Characterization of a novel low-molecular-mass dual-specificity phosphatase-3 (LDP-3) that enhances activation of JNK and p38.
Article Details
- CitationCopy to clipboard
Takagaki K, Satoh T, Tanuma N, Masuda K, Takekawa M, Shima H, Kikuchi K
Characterization of a novel low-molecular-mass dual-specificity phosphatase-3 (LDP-3) that enhances activation of JNK and p38.

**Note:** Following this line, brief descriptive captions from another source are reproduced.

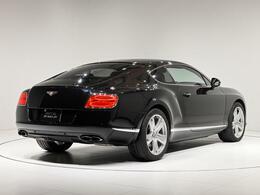 全長4820×全幅1945×全高1410(mm)。車両重量2380kgになります。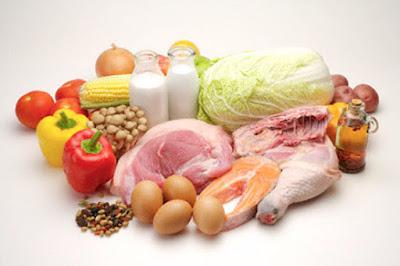 Không dùng những thức ăn có chứa nhiều gia vị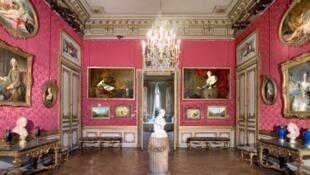 擡頭看見大廳頂部是威尼斯傑出藝術家提埃波羅(Tiepolo)洛可可風格的天頂畫,周圍絲綢牆紙裝飾的牆壁上,懸掛着18世紀法國代表畫家的作品。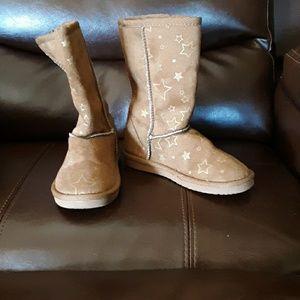 Air walk little girls size 11 tan boots w stars
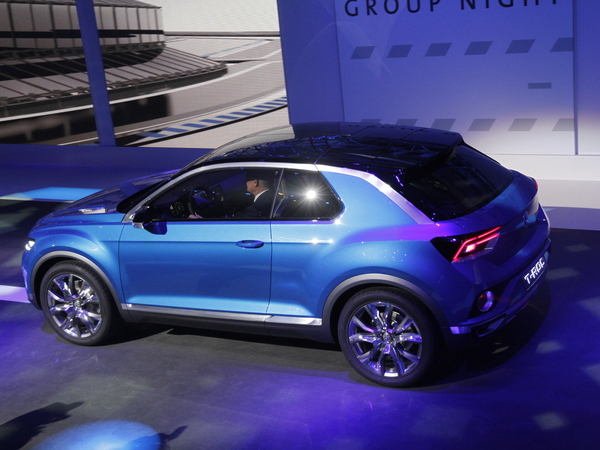 en direct de gen ve 2014 volkswagen t roc un concept pas si concept. Black Bedroom Furniture Sets. Home Design Ideas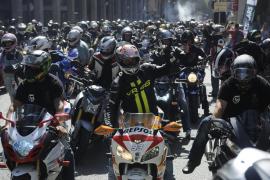 Más de 2.000 motoristas homenajean a Luis Salom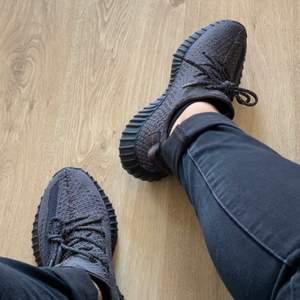 Jag säljer Yeezys svarta i storlek 41. De är även reflective, vilket är den dyrare versionen av svarta skorna. Jag köpte de och trodde att de var äkta men de verkade vara kopior. Så va medvetna att det är kopior. Kan möta er i Stockholm och lämna skorna för att slippa frakta de.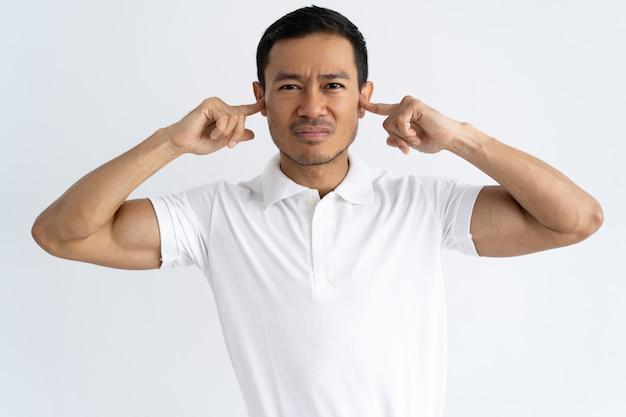 Geërgerd man moe van luide geluiden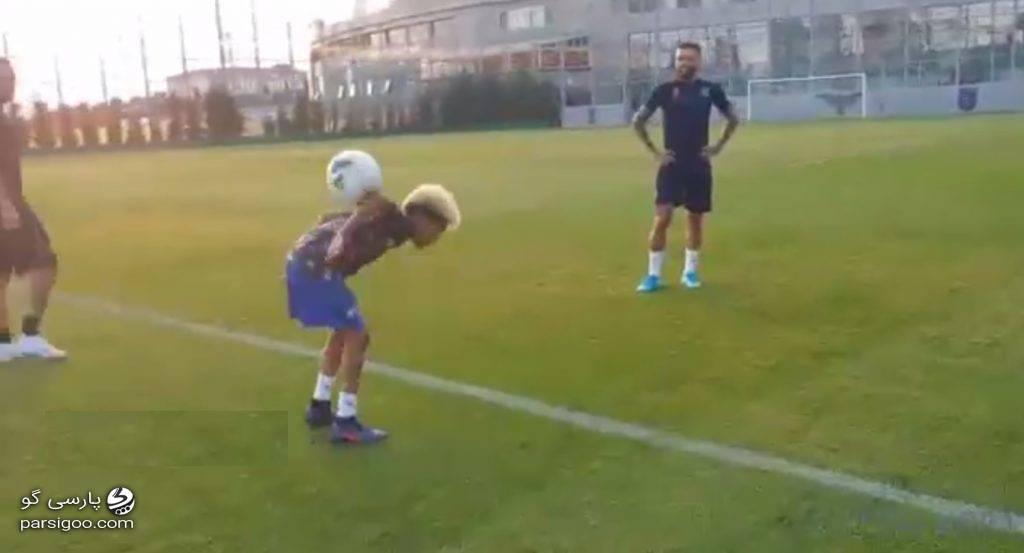 حرکات دیدنی پسر برزیلی با توپ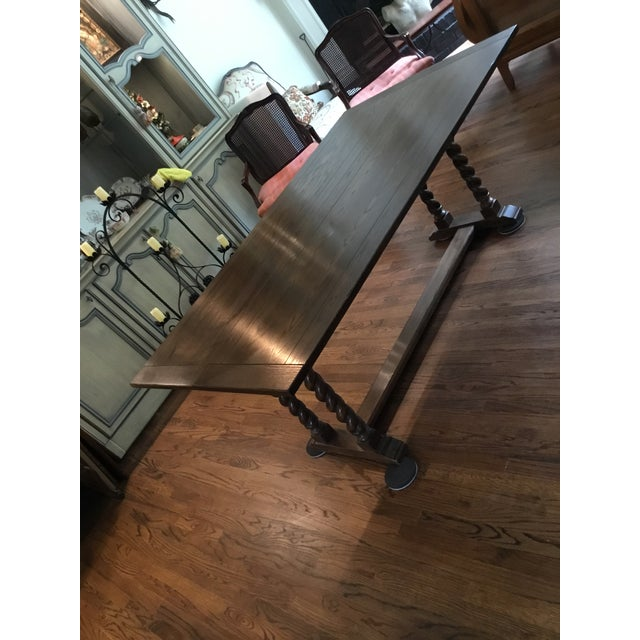 Vintage Ethan Allen expanding table with great features and excellent engineering. Table slides width wise to open from 20...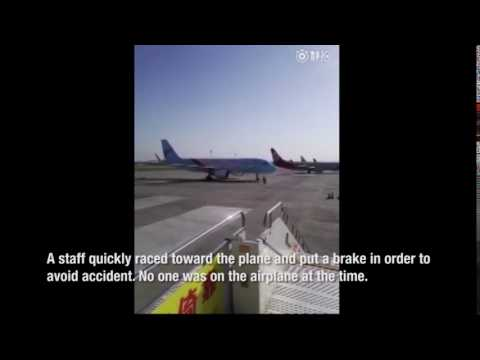 Airplane accidentally reverses in Inner Mongolia, luckily stopped by staff before disaster happens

Biochem J. 2004 Nov 1;383(Pt. 3):447-55.
- PubMed ID
- 15281913 [ View in PubMed]
- Abstract
We have isolated a mouse cDNA for a novel dual-specificity phosphatase designated LDP-3 (low-molecular-mass dual-specificity phosphatase 3). The 450 bp open reading frame encodes a protein of 150 amino acids with a predicted molecular mass of 16 kDa. Northern blot and reverse transcription-PCR analyses show that LDP-3 transcripts are expressed in almost all mouse tissues examined. In vitro analyses using several substrates and inhibitors indicate that LDP-3 possesses intrinsic dual-specificity phosphatase activity. When expressed in mammalian cells, LDP-3 protein is localized mainly to the apical submembrane area. Forced expression of LDP-3 does not alter activation of ERK (extracellular-signal-regulated kinase), but rather enhances activation of JNK (c-Jun N-terminal kinase) and p38 and their respective upstream kinases MKK4 (mitogen-activated protein kinase kinase 4) and MKK6 in cells treated with 0.4 M sorbitol. By screening with a variety of stimuli, we found that LDP-3 specifically enhances the osmotic stress-induced activation of JNK and p38.